■ What you have to do
Copy each line of the records that includes "site".

■ Data records
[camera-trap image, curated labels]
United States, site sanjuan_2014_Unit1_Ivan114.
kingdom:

==

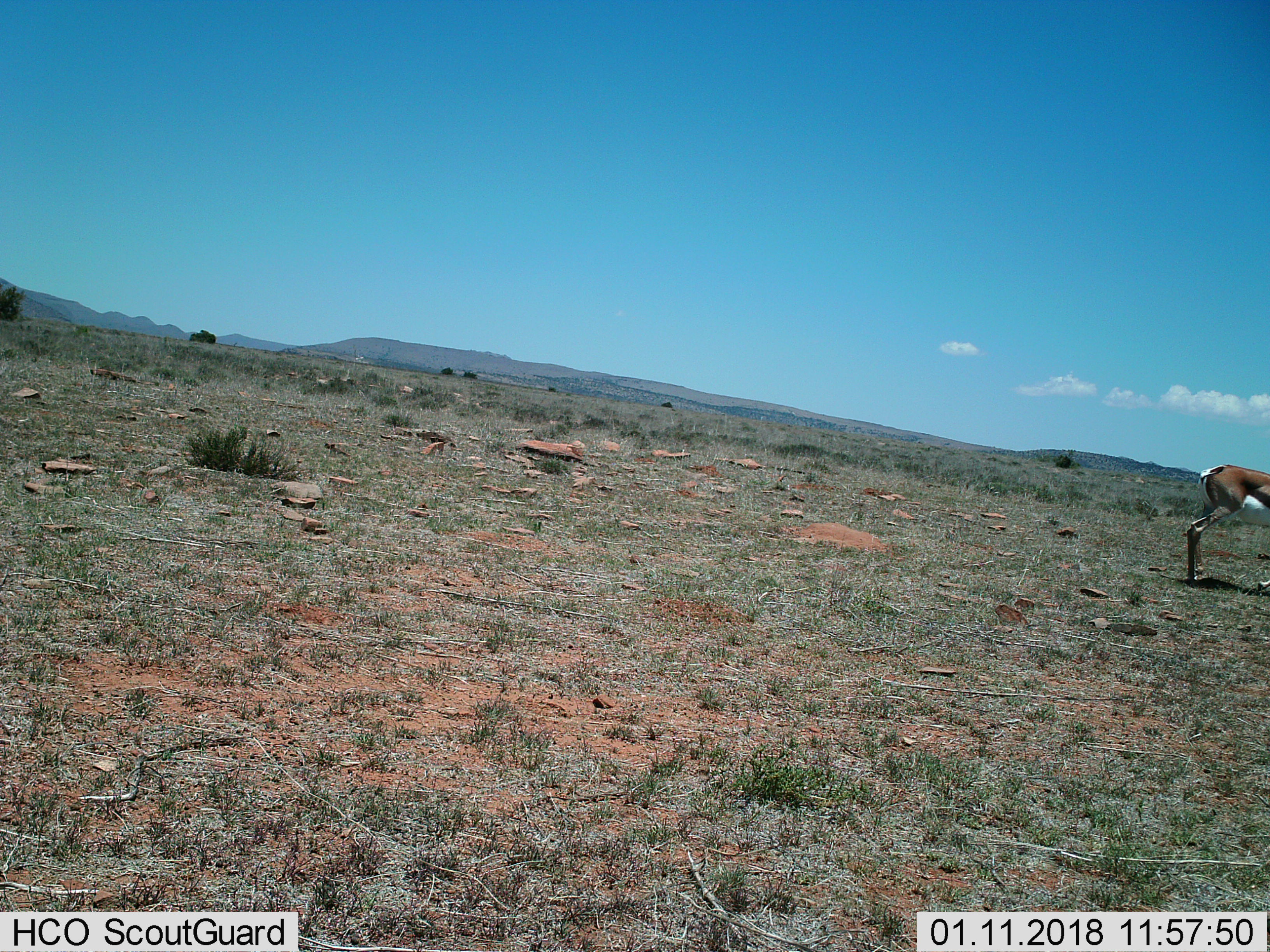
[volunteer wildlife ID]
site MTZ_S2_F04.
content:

■ Problem solution
United States, site sanjuan_2014_Unit1_Ivan114.
site MTZ_S2_F04.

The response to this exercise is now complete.